▸ TASK BRIEF: Give again, exactly as they appear, only the lines from the one containing "Q: What species is this?" through the last line of the material below.

▸ DATA FOR PROCESSING:
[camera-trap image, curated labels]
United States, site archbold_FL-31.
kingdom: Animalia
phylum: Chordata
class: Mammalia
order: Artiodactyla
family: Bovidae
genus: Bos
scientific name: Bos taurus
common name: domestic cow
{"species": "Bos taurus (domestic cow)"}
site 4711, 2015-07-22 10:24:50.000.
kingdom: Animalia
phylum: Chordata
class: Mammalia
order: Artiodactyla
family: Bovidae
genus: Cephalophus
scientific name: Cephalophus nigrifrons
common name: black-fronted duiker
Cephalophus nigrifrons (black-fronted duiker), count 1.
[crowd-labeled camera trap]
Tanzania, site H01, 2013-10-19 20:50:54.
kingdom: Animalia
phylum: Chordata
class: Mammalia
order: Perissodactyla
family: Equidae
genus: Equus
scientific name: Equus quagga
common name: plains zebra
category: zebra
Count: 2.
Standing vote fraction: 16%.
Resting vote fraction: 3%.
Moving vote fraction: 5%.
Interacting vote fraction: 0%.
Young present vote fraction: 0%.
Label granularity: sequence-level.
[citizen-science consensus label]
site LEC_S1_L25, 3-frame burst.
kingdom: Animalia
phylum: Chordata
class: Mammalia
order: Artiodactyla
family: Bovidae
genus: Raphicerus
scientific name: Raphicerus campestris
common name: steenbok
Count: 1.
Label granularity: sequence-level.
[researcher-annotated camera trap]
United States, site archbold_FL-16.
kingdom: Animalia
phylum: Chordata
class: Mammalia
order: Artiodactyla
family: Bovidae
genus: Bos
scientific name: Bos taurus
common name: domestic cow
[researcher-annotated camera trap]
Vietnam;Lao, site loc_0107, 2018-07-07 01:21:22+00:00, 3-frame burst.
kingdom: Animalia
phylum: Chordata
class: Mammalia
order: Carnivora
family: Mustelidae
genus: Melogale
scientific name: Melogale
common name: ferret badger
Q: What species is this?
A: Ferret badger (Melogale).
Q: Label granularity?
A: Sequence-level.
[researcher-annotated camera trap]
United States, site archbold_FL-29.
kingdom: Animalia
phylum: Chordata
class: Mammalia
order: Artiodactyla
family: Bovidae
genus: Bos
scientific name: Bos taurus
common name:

▸ SOLVED PROBLEM:
Q: What species is this?
A: Ferret badger (Melogale).
Q: Label granularity?
A: Sequence-level.
[researcher-annotated camera trap]
United States, site archbold_FL-29.
kingdom: Animalia
phylum: Chordata
class: Mammalia
order: Artiodactyla
family: Bovidae
genus: Bos
scientific name: Bos taurus
common name:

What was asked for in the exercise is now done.